_RECORDS SUPPLIED_.

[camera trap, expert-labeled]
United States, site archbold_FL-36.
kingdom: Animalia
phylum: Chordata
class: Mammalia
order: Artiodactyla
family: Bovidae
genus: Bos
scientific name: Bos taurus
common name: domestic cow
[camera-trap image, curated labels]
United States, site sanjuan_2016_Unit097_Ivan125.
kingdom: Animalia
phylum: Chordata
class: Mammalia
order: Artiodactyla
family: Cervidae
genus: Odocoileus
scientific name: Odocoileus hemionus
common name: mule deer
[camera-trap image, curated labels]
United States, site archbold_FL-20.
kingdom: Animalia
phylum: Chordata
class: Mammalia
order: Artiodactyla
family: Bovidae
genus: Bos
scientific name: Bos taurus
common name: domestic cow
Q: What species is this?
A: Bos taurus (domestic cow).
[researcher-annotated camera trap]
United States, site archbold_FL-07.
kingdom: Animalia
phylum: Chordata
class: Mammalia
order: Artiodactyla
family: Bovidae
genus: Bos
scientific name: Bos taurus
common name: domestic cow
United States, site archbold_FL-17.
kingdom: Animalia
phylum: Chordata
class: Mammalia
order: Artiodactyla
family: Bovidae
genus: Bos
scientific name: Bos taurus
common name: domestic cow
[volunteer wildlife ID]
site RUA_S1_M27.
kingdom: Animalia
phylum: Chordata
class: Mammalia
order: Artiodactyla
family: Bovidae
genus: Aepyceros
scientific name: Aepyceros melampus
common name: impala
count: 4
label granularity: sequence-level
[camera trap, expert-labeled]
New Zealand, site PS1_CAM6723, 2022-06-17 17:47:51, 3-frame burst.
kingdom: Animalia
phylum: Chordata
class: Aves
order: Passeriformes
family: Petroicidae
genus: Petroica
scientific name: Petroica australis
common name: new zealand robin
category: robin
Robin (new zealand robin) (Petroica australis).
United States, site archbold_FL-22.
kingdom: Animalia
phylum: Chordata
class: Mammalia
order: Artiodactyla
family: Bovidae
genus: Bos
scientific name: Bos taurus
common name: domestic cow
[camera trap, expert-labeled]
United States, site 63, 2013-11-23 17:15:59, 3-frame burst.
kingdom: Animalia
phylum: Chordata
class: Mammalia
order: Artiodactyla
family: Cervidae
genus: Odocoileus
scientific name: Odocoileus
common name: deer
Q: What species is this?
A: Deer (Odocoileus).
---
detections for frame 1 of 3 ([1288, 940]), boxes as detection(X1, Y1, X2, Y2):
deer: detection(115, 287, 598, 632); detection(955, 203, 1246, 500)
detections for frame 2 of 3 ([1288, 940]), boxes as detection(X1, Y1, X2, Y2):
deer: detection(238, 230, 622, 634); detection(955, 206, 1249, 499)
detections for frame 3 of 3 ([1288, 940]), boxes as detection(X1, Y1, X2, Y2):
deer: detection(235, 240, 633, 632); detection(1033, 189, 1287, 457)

_GOAL OF THE EXERCISE_.
Exact copies of the line containing "United States, site 63, 2013-11-23" and of every line after it through the end of the entries are all that should be output.

_OUTPUT FOR THIS TASK_.
United States, site 63, 2013-11-23 17:15:59, 3-frame burst.
kingdom: Animalia
phylum: Chordata
class: Mammalia
order: Artiodactyla
family: Cervidae
genus: Odocoileus
scientific name: Odocoileus
common name: deer
Q: What species is this?
A: Deer (Odocoileus).
---
detections for frame 1 of 3 ([1288, 940]), boxes as detection(X1, Y1, X2, Y2):
deer: detection(115, 287, 598, 632); detection(955, 203, 1246, 500)
detections for frame 2 of 3 ([1288, 940]), boxes as detection(X1, Y1, X2, Y2):
deer: detection(238, 230, 622, 634); detection(955, 206, 1249, 499)
detections for frame 3 of 3 ([1288, 940]), boxes as detection(X1, Y1, X2, Y2):
deer: detection(235, 240, 633, 632); detection(1033, 189, 1287, 457)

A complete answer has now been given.